I am using the JMEDesktop to get a Swing GUI into the application, btw; that may have something to do with the problem. When I converted to use SimpleGame, the application quits nicely even with the JMEDesktop stuff running. With StandardGame, it does not.



The problem I can see with futures is this:


  1. GL thread decides it's time to quit
  2. main thread queues a Future, and calls get() on it, which means it'll block until that future is complete
  3. GL thread quits without looping back to the part that serves the message queue of futures



    Now, it seems to me as if the main thread will wait in the get() forever, because nothing will service the message queue. There needs to be some mutual exclusion around that message queue lifetime management, and it needs to be possible for that queue to stop accepting futures, before the final number of work items in that queue are completed, before the GL thread stops.



    No offense intended, but in general, threading is very, very hard. I say this, having spent a 20 year career in writing device debuggers, device drivers, OS subsystems, multi-threaded rendering systems, and other such fun stuff. You should not start using a thread without being extremely cautious of how that thread communicates with the other parts of the system, and with very clean initialization and termination conditions. It seems to me as if the StandardGame plays too fast and loose with the rules for my taste, so I'll go back to a single-threaded game and add my own threads where necessary.
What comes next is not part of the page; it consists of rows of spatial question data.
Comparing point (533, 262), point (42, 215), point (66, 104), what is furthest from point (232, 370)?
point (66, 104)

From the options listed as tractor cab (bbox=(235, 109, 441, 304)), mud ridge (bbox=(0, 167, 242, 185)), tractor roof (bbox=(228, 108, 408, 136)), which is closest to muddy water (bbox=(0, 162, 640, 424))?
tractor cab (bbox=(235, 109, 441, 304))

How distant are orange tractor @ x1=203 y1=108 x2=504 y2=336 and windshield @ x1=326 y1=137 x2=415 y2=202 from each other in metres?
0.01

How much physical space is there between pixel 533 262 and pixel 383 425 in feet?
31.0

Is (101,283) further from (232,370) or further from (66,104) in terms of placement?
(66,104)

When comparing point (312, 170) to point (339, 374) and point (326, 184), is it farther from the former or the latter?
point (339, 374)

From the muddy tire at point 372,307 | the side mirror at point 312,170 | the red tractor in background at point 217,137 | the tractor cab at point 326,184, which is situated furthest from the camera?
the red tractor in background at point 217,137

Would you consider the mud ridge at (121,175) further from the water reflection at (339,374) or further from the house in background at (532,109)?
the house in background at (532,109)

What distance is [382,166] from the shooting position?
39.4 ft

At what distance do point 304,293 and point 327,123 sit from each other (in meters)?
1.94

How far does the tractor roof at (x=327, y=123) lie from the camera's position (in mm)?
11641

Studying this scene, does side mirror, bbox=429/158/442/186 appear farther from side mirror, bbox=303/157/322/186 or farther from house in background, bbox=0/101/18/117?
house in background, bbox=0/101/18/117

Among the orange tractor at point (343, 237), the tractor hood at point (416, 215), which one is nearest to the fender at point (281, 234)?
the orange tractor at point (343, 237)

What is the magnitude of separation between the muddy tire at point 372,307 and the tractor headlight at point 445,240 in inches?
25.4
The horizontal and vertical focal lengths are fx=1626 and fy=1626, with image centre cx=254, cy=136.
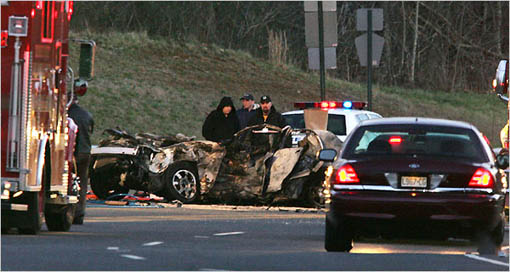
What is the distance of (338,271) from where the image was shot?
1345 centimetres

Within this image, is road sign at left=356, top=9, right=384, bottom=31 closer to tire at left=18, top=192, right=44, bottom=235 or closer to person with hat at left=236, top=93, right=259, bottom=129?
person with hat at left=236, top=93, right=259, bottom=129

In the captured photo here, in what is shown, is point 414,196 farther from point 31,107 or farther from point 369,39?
point 369,39

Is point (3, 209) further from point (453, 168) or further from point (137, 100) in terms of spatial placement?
point (137, 100)

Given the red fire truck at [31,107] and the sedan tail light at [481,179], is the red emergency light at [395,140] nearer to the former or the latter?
the sedan tail light at [481,179]

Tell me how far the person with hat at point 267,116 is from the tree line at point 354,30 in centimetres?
2955

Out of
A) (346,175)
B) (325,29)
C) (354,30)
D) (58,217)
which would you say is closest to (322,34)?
(325,29)

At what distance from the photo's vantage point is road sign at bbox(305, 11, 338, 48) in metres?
32.0

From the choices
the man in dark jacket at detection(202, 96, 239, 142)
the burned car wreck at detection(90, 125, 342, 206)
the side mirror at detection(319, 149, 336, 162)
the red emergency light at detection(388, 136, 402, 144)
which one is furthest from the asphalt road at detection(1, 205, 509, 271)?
the man in dark jacket at detection(202, 96, 239, 142)

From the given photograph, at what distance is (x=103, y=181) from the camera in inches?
950

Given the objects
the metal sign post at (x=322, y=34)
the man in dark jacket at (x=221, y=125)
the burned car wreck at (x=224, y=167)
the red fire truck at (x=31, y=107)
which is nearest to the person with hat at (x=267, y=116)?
the man in dark jacket at (x=221, y=125)

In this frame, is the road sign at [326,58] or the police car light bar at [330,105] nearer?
the police car light bar at [330,105]

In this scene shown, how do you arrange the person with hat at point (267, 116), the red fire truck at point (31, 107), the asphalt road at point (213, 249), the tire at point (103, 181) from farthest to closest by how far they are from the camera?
the tire at point (103, 181) < the person with hat at point (267, 116) < the red fire truck at point (31, 107) < the asphalt road at point (213, 249)

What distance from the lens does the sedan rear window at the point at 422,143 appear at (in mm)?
15484

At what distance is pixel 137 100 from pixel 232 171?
23.8 metres
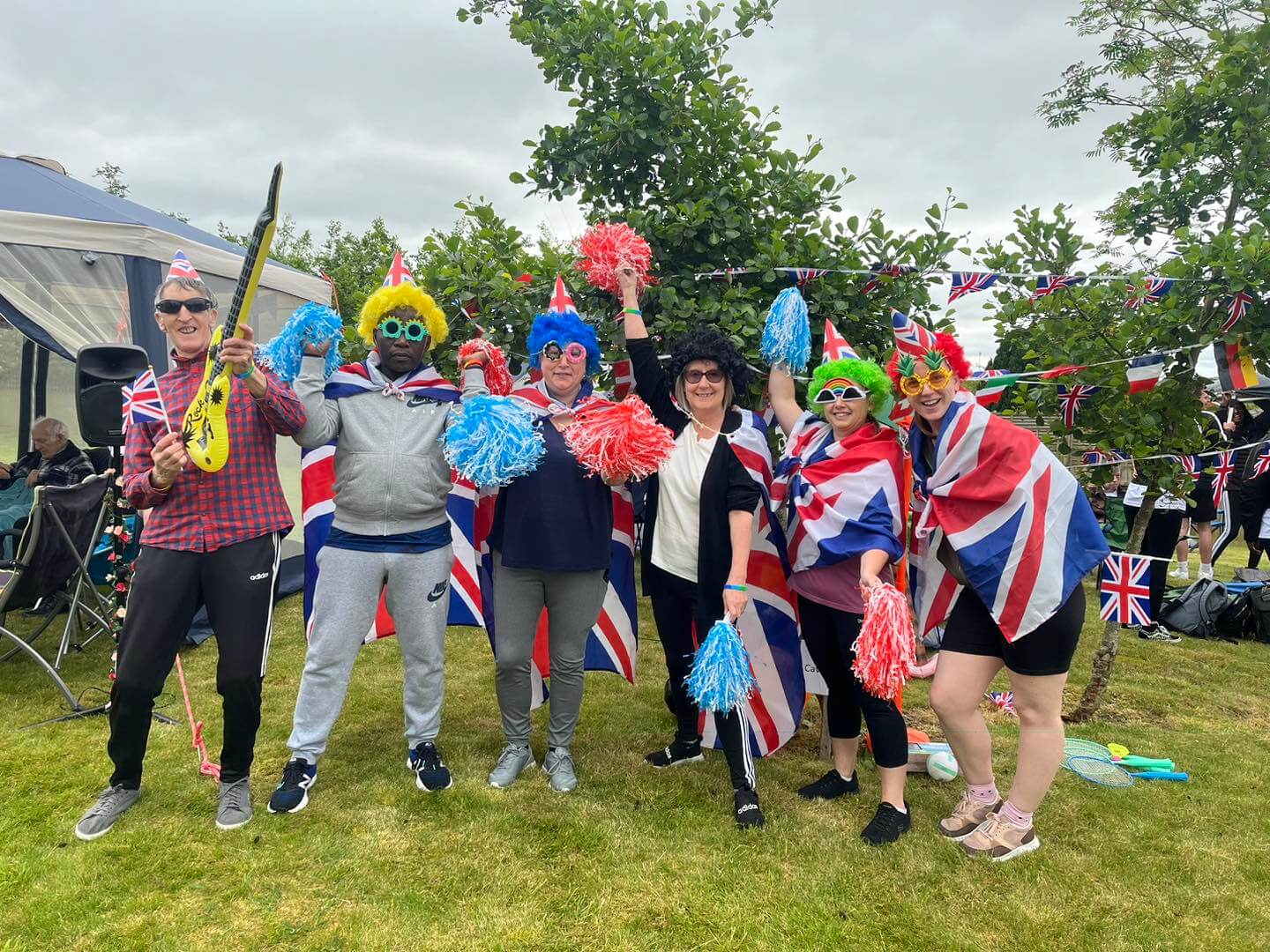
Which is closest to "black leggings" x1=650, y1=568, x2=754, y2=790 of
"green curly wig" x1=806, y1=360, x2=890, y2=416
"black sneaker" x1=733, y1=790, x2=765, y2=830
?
"black sneaker" x1=733, y1=790, x2=765, y2=830

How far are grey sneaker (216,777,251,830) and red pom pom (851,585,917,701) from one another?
2.35 meters

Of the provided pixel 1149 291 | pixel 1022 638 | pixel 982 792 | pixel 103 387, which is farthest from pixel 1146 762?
pixel 103 387

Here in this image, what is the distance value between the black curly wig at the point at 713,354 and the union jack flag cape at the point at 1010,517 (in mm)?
811

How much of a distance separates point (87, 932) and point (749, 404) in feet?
10.5

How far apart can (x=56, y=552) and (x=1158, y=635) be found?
25.9 ft

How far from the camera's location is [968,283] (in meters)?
3.87

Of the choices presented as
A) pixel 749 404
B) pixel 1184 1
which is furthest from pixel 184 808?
pixel 1184 1

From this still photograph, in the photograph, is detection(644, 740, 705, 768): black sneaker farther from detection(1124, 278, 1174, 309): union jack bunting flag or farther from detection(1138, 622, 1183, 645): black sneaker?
detection(1138, 622, 1183, 645): black sneaker

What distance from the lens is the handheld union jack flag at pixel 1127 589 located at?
3.93 metres

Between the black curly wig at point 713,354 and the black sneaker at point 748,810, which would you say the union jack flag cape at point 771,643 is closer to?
the black sneaker at point 748,810

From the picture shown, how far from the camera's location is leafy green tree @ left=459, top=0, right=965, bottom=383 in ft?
11.3

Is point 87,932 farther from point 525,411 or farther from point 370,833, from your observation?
point 525,411

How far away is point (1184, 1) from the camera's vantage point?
7.47 m

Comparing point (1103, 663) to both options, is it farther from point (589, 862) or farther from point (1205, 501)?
point (1205, 501)
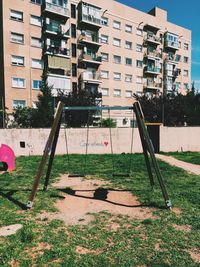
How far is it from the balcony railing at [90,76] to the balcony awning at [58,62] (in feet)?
8.62

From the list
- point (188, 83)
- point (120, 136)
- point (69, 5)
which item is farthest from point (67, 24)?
point (188, 83)

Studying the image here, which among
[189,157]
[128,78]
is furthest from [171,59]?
[189,157]

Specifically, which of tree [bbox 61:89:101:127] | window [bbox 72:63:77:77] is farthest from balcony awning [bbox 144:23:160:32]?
tree [bbox 61:89:101:127]

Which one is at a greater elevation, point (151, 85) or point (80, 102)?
point (151, 85)

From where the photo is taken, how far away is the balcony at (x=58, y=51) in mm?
36150

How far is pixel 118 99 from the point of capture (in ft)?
145

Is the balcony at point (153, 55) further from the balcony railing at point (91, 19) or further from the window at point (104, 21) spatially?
the balcony railing at point (91, 19)

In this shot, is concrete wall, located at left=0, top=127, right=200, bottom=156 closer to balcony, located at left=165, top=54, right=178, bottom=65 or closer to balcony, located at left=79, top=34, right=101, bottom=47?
balcony, located at left=79, top=34, right=101, bottom=47

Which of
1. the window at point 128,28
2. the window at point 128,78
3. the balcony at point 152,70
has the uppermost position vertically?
the window at point 128,28

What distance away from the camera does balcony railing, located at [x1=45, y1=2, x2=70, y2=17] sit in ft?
117

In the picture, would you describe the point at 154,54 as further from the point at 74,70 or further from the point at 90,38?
the point at 74,70

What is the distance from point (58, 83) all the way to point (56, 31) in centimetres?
709

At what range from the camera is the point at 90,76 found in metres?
40.6

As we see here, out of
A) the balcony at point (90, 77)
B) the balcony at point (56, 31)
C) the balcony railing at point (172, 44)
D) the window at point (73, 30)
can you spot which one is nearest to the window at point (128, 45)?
the balcony at point (90, 77)
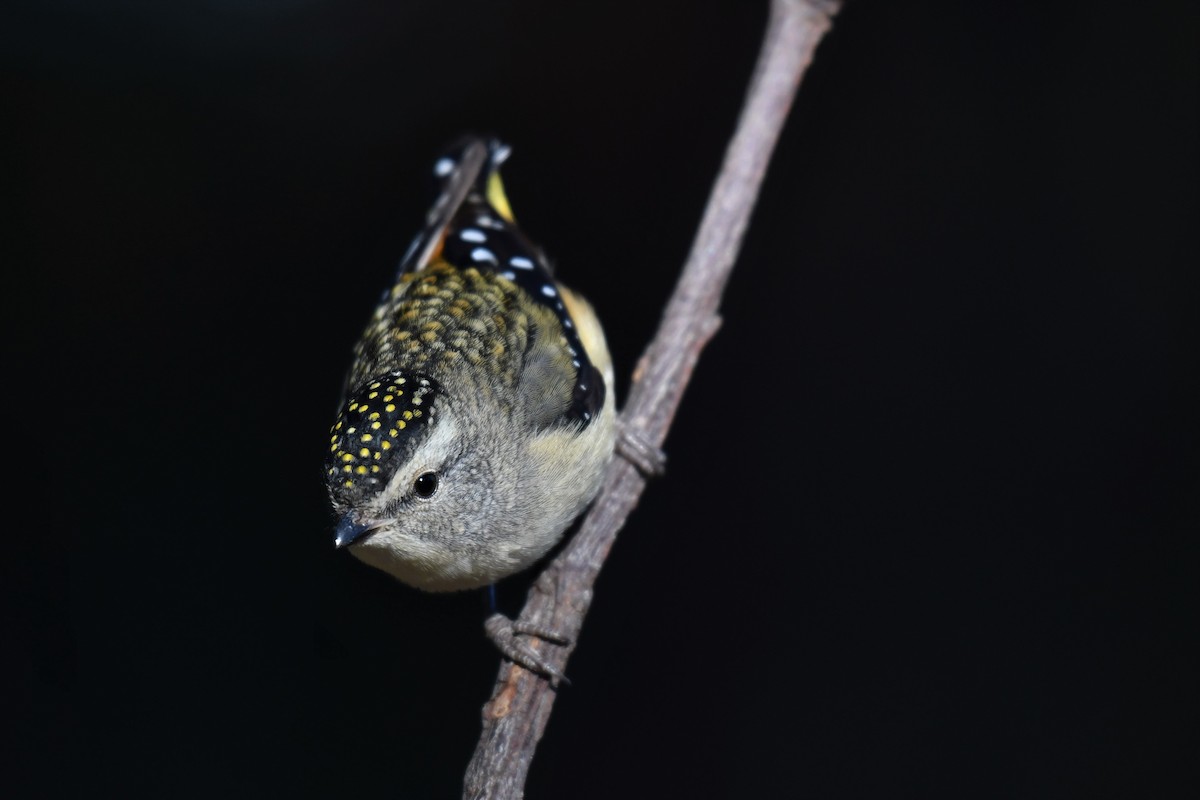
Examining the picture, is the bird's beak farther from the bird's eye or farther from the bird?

First of all, Thread.sleep(int) and Thread.yield() there is no Thread.yield(1) but I'll just assume that was a typo.



Second, I have yet to have any problems with StandardGame and I have been developing with it for a long time now.



You do have a good point about Futures and perhaps there should be a cleanup() method added to GameTaskQueue that will cycle through anything still waiting to execute interrupt them.



I realize threading can be very hard, but no I don't believe in general StandardGame "plays too fast and loose", but rather than giving up because you seem to think there's a problem perhaps it would be better to offer some fixes since you seem to know so much about threading and there's obviously much we can all learn. :slight_smile:

I already suggested the fixes! Unfortunately, I'm not working out of CVS; I'm working out of the 1.0 jars, so it would be hard to work them up and offer patches. However, given the restrictions imposed (all scene updates have to go through the OpenGL thread to be safe), there's really no benefit to my particular use case in using StandardGame. I could just as easily run the jME in the main thread, and farm out another thread for my true asynchronous tasks.